Stated task: Extract the lines of the data from the line containing "From the camera's standpoint, what" through the end of the data, inclusive, and reproduce them verbatim.

━━━━━ Extracted data

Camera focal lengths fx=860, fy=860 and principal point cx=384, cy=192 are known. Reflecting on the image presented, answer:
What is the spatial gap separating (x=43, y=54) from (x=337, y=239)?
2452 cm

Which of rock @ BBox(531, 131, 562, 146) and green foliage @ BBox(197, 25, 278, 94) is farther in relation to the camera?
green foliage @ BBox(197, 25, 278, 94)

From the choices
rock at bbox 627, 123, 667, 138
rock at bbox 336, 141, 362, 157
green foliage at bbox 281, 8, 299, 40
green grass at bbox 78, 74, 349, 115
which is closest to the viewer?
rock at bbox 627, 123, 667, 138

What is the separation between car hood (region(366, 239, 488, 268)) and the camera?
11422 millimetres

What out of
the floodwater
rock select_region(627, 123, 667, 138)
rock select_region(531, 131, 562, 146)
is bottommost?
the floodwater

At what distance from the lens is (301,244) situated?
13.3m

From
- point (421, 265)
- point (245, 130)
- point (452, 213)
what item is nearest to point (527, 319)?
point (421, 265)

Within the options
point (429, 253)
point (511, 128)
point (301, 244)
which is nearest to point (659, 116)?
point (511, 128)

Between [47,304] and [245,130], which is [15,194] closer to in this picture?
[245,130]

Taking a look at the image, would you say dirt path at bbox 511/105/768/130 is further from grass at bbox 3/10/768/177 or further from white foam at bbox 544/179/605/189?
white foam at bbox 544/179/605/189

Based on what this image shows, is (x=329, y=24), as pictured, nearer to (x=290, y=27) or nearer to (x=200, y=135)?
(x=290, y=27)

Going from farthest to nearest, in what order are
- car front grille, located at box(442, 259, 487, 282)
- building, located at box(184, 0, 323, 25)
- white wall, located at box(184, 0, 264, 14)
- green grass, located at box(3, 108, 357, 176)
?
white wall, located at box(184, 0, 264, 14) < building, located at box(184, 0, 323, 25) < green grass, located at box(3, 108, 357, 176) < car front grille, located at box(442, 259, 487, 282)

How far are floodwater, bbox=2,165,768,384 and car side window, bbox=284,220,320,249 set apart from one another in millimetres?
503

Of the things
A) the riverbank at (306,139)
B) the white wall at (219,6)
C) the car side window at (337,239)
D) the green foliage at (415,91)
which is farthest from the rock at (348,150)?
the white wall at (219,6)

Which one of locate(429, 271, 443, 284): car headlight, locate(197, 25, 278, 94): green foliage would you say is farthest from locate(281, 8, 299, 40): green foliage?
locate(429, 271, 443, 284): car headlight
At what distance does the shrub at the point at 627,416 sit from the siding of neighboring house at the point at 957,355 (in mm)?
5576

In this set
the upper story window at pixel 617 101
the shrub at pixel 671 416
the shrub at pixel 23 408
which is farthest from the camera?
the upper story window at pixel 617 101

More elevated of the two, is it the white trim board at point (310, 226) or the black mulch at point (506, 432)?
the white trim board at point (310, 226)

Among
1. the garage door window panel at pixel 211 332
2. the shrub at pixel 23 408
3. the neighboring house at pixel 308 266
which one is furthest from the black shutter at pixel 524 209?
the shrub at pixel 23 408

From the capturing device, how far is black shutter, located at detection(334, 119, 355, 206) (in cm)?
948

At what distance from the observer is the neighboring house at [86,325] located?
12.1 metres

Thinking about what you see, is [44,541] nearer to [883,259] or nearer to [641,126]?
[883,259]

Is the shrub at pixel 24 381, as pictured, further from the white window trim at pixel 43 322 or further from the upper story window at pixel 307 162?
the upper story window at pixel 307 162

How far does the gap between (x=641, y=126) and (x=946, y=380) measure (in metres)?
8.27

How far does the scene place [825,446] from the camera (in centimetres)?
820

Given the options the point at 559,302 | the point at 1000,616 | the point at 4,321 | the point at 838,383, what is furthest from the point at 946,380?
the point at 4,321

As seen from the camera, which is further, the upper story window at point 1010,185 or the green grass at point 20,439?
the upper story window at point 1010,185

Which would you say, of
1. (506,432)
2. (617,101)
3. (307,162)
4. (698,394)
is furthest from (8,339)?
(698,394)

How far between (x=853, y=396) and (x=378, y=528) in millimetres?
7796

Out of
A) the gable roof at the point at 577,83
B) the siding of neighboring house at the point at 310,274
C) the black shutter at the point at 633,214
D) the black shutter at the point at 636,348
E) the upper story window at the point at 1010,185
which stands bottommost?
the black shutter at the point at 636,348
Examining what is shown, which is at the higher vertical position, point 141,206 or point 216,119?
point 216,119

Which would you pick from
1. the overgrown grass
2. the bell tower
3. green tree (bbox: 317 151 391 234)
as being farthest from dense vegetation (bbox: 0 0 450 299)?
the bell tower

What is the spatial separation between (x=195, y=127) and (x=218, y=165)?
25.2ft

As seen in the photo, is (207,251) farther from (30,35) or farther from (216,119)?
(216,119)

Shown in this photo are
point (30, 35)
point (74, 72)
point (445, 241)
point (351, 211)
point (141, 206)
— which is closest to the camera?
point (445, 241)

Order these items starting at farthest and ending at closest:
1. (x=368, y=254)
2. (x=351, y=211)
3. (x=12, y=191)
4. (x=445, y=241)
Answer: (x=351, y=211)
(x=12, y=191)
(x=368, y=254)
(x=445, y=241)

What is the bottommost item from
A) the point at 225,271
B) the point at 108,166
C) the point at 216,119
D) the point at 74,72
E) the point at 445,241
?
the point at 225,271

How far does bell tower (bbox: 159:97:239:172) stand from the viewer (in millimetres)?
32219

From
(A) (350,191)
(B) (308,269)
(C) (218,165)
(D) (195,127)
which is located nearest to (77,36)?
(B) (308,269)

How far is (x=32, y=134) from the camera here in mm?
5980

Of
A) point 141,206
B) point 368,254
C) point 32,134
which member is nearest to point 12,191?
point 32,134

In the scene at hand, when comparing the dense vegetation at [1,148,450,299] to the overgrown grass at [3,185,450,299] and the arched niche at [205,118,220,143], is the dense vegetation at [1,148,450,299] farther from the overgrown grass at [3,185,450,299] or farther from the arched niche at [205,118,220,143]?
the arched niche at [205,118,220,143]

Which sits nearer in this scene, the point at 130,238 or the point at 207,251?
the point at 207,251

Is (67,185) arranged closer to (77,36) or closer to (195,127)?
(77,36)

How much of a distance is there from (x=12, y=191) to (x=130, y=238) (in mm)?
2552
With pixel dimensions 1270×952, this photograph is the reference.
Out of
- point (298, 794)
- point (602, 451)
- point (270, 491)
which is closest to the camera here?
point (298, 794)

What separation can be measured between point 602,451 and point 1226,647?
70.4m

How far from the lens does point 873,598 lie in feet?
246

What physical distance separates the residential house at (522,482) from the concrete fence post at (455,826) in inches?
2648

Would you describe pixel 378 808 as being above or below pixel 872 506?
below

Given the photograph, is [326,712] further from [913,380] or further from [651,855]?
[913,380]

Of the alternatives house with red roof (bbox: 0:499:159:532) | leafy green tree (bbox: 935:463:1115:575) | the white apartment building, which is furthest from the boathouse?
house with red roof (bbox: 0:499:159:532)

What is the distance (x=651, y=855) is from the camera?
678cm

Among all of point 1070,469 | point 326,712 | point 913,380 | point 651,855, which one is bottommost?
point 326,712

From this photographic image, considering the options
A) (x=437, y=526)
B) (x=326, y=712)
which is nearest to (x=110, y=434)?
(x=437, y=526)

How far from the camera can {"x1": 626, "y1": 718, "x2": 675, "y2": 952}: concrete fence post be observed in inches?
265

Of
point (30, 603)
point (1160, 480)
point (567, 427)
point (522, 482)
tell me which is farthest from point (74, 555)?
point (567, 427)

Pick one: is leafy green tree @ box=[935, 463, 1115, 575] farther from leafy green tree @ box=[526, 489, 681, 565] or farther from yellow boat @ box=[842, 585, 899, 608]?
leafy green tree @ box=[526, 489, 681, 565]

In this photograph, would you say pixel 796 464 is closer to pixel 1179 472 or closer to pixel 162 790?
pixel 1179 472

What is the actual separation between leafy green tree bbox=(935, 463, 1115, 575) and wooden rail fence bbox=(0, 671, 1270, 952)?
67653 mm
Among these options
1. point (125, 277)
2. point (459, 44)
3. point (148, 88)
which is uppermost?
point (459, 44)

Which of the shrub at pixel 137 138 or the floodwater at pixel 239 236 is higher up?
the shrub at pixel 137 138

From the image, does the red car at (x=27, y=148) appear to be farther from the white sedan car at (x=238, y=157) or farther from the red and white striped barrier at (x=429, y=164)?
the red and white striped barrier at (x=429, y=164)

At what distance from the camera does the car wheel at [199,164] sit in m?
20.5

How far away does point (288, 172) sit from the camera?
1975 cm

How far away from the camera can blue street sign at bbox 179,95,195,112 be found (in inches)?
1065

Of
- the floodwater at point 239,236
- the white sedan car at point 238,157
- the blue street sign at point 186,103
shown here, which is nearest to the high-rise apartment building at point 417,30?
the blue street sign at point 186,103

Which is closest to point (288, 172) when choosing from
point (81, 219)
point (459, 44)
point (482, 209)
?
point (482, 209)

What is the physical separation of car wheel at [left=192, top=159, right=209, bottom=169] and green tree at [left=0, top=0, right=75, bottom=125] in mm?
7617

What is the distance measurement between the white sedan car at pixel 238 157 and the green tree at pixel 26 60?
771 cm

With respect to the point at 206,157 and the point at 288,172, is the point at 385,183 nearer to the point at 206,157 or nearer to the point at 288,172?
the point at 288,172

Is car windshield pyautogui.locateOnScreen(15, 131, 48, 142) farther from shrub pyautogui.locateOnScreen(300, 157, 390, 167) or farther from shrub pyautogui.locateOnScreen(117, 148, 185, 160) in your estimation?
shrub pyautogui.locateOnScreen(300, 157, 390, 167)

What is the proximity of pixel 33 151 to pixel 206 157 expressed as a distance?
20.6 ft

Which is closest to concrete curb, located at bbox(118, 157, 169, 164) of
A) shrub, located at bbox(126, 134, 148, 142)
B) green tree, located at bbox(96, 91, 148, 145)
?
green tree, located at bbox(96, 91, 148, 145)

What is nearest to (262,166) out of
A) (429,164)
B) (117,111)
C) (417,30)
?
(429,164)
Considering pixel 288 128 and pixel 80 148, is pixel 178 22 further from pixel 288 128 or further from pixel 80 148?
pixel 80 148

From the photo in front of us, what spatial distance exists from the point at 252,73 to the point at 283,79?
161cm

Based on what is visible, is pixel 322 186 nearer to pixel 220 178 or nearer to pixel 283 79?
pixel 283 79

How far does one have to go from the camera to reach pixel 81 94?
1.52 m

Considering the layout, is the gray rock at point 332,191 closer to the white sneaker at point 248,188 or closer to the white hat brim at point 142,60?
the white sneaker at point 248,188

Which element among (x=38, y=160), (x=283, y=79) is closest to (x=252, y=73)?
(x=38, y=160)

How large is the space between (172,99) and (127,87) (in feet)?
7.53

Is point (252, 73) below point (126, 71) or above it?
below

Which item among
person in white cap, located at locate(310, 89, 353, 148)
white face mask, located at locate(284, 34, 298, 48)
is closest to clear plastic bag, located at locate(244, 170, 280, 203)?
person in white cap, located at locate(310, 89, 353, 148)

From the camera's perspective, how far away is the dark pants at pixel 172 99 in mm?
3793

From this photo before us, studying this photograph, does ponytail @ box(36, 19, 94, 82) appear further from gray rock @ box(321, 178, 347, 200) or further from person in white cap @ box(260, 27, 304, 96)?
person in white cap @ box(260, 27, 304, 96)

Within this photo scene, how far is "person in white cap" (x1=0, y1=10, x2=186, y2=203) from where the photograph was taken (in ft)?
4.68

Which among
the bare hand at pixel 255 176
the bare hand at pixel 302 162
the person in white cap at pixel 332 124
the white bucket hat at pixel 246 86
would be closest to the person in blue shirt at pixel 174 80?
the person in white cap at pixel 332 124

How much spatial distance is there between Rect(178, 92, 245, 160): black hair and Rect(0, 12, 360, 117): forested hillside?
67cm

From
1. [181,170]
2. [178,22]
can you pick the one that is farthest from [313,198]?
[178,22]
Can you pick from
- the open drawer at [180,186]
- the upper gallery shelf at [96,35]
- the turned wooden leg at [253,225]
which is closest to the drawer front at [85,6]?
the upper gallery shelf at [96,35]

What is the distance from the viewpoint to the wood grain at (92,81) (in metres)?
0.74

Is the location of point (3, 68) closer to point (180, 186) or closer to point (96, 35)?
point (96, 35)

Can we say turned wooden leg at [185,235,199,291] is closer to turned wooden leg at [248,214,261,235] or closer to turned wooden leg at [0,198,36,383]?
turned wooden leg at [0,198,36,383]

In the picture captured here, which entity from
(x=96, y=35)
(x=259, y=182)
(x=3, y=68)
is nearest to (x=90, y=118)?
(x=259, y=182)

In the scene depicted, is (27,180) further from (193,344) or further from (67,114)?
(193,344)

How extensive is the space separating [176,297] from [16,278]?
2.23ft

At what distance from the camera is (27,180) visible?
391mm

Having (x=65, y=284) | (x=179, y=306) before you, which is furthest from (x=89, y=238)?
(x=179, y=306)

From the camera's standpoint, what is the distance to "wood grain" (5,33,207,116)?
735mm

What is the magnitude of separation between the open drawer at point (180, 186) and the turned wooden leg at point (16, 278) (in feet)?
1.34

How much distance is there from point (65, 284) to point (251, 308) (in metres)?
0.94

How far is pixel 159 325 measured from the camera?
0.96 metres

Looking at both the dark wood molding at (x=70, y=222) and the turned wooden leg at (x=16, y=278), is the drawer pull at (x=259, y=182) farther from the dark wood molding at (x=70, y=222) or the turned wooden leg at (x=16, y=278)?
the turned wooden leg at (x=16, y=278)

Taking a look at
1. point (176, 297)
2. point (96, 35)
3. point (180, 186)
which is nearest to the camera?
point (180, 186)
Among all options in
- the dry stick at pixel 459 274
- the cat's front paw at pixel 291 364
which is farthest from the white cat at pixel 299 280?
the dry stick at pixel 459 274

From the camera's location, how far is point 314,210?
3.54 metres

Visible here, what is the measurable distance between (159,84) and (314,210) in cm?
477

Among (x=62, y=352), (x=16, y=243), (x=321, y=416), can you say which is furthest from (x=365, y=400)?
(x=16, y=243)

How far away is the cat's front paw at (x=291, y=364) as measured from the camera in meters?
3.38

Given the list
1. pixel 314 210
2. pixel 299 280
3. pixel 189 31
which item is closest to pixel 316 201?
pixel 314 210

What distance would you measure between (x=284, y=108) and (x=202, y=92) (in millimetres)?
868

━━━━━━━━━━

Finished exercise:
From the camera's standpoint, what is the distance to "wood grain" (5,33,207,116)?
735mm

What is the magnitude of separation between the open drawer at point (180, 186) and the turned wooden leg at point (16, 278) (in feet)?
1.34

How much distance is there from point (65, 284) to point (251, 308) (in metres)?
0.94

How far is pixel 159 325 measured from the camera?
0.96 metres

Looking at both the dark wood molding at (x=70, y=222) and the turned wooden leg at (x=16, y=278), is the drawer pull at (x=259, y=182) farther from the dark wood molding at (x=70, y=222) or the turned wooden leg at (x=16, y=278)?
the turned wooden leg at (x=16, y=278)

Taking a look at
1. point (176, 297)
2. point (96, 35)
3. point (180, 186)
which is nearest to the camera?
point (180, 186)
Among all options in
- the dry stick at pixel 459 274
- the cat's front paw at pixel 291 364
which is farthest from the white cat at pixel 299 280?
the dry stick at pixel 459 274

From the camera's location, how far is point 314,210?
3.54 metres

Visible here, what is the measurable distance between (159,84) and (314,210) in cm?
477

Among (x=62, y=352), (x=16, y=243), (x=321, y=416), can you say which is furthest from (x=365, y=400)?
(x=16, y=243)

How far away is the cat's front paw at (x=291, y=364) as measured from the camera in meters?
3.38

Given the list
1. pixel 314 210
2. pixel 299 280
3. pixel 189 31
which item is closest to pixel 316 201?
pixel 314 210

What distance would you measure between (x=284, y=108) and (x=202, y=92) (in millimetres)?
868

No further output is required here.